── 选段

# 1.导入相关库

In [5]:
import tensorflow as tf
import numpy as np
import pandas as pd
import operator
from sklearn.model_selection import RepeatedKFold

# 2.下载数据集

In [2]:
data_URL = 'http://archive.ics.uci.edu/ml/machine-learning-databases/iris/iris.data'
CSV_COLUMN_NAMES = ['SepalLength', 'SepalWidth', 'PetalLength', 'PetalWidth', 'Species']

def load_data(label_name):
    #创造一个本地数据集复样本
    data_path = tf.keras.utils.get_file(fname = data_URL.split('/')[-1], origin = data_URL)
    #转化为本地CSV文件
    data = pd.read_csv(filepath_or_buffer = data_path,  
                        names = CSV_COLUMN_NAMES,  # list of column names  
                        header = -1  # ignore the first row of the CSV file.  
                       )
    data_features, data_label = data, data.pop(label_name)
    return (data_features, data_label)

(data_feature, data_label) = load_data('Species')
feature = np.array(data_feature)
label = np.array(data_label)

# 3.使用TensorFlow设计K近邻模型

In [6]:
#设计KNN模型
def KNN_classifier(X_train, X_test, Y_train, Y_test, K, dims, dist_metric = 'L1'):
    # 计算图输入占位符
    xtrain = tf.placeholder(tf.float32)
    xtest = tf.placeholder(tf.float32)
    #print('Xtrain.shape: ', X_train.shape, ', X_val.shape: ',X_val.shape)
    #print('Ytrain.shape: ', Y_train.shape, ', Y_val.shape: ',Y_val.shape)
    # 使用 L1 距离进行最近邻计算
    # L1：dist = sum(|X1-X2|)  或 L2：dist=sqrt(sum(|X1-X2|^2))
    dist = tf.reduce_sum(tf.abs(tf.subtract(xtrain, xtest)), axis=1)
    #index = tf.arg_min(dist,0)
    if K is None:
        dim = tf.size(tf.shape(dist))#矩阵元素的个数
        if dim == 1:
            K = tf.shape(dist)[0]
        elif dim == 2:
            K = tf.shape(dist)[1]
        else:
            K = tf.shape(dist)[-1]
    # 从小到大排序，取前K个最小的
    value, index = tf.nn.top_k(-dist, k = K)

────

接着上面这段用TensorFlow实现K近邻分类的代码往下续写，从它最后一行之后开始。

── 所给数据

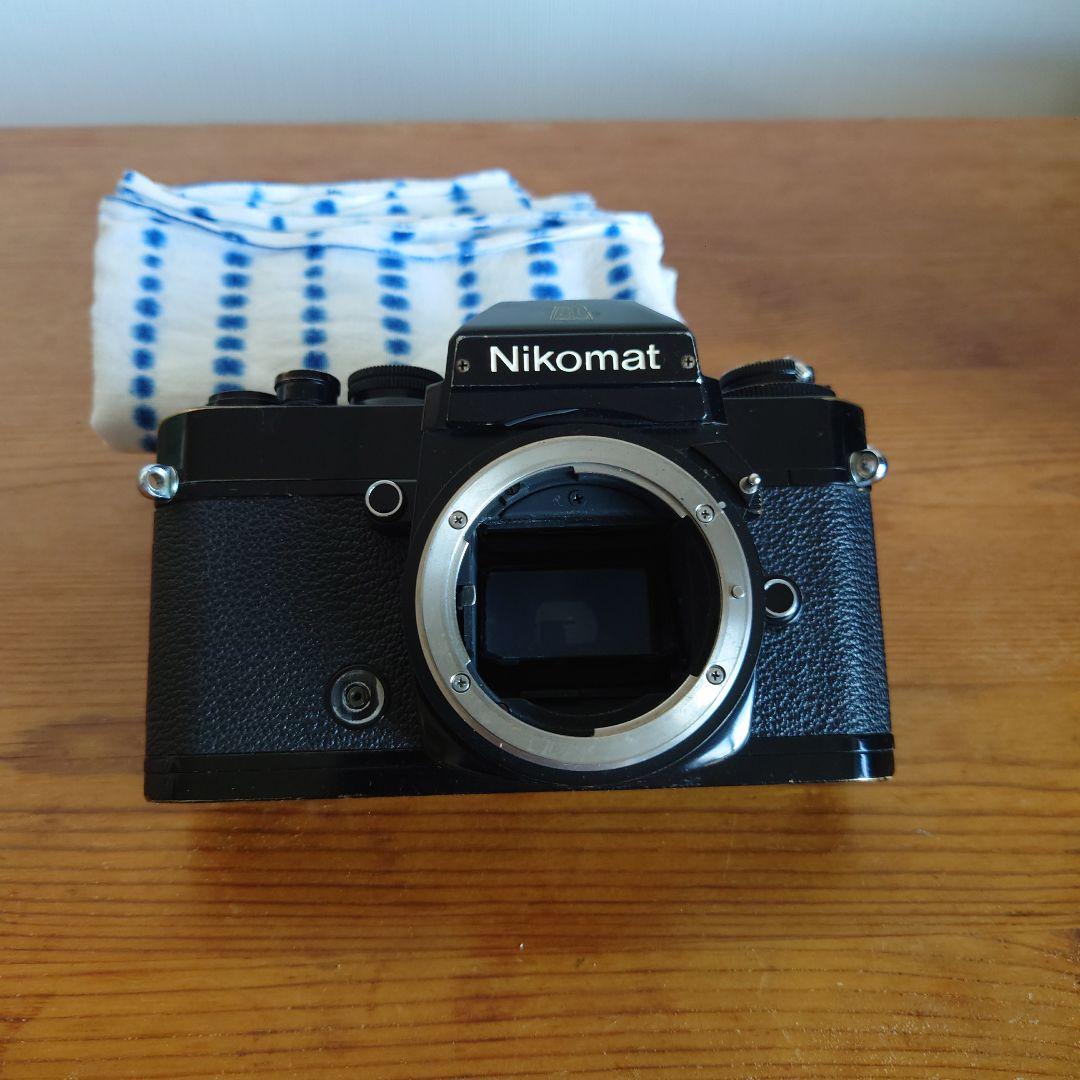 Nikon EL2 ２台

────
── 所给数据

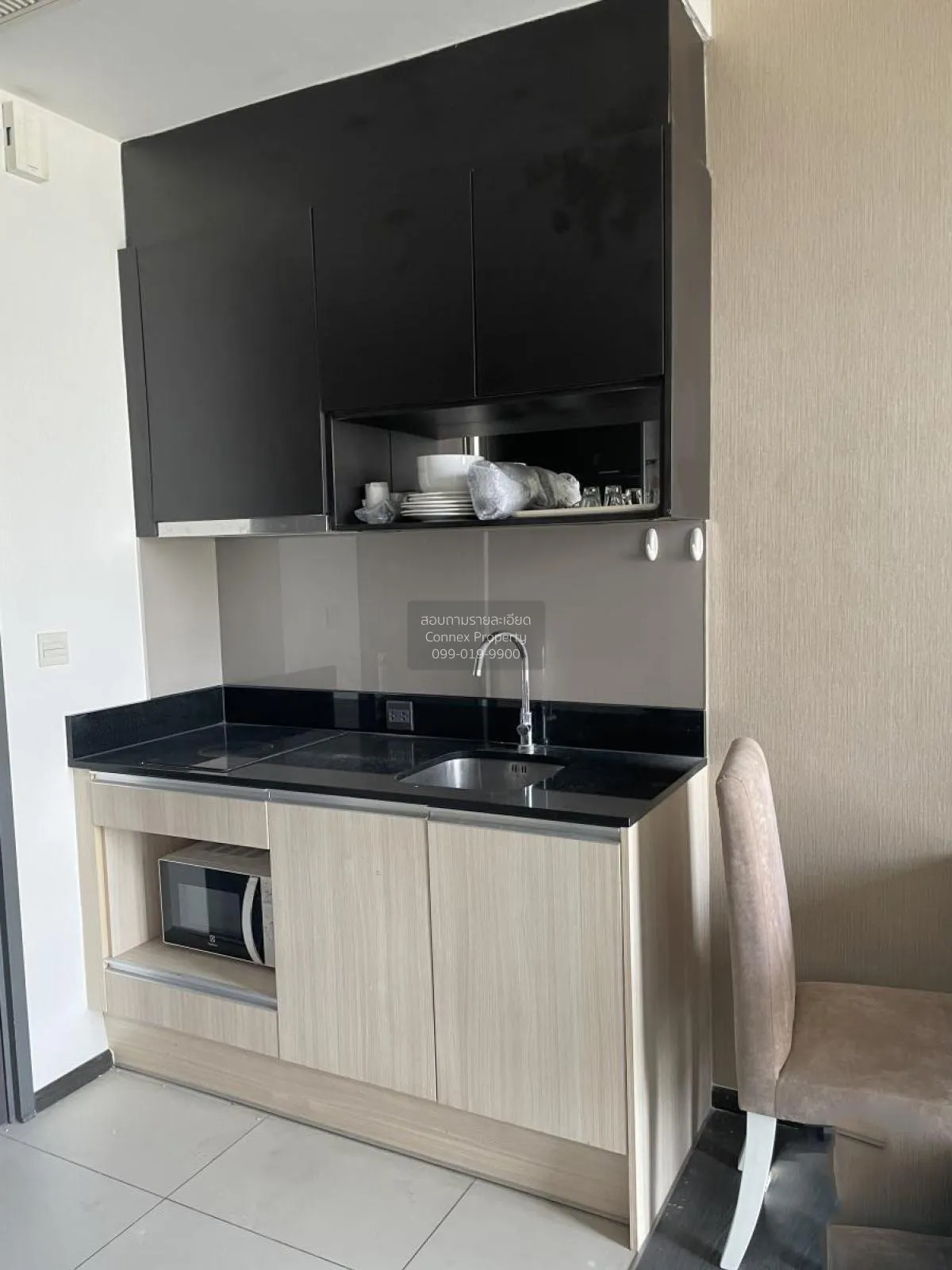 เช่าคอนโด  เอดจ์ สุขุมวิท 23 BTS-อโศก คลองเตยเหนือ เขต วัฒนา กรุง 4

────

→ **练习结果**
    value = -value
    # 初始化所有变量
    init = tf.global_variables_initializer()
    #定义一个正确率计算器
    Accuracy = 0 

    #执行会话
    with tf.Session() as sess:
        sess.run(init)
        # 只能循环地对测试样本进行预测
        for i in range(len(X_test)):
            idx = sess.run(index, feed_dict = {xtrain:X_train, xtest:X_test[i, :]})
            labelCount = {};
            for j in idx:
                tempLabel = Y_train[j];
                labelCount[tempLabel] = labelCount.get(tempLabel, 0) + 1;
                sortedCount = sorted(labelCount.items(), key = operator.itemgetter(1), reverse = True);
                #operator.itemgetter(1)意思是按照value值排序，即按照欧氏距离排序
            #return sortedCount[0][0]
            Predict_label = sortedCount[0][0];#输出标签出现最多的那个
            # 计算预测标签和正确标签用于比较
            #Klabels = np.argmax(Y_train[idx], axis = 0)  #统计K行01标签中为1的下标
            #print(Klabels)
            #Predict_label = np.argmax(np.bincount(Klabels))
            #统计下标数组中出现次数最多的值
            #print(Y_train[idx],'\n',Klabels,'\n',Predict_label)
            True_label = Y_test[i]
            #print("Test Sample", i, "Prediction label:", Predict_label, "True Class label:", True_label)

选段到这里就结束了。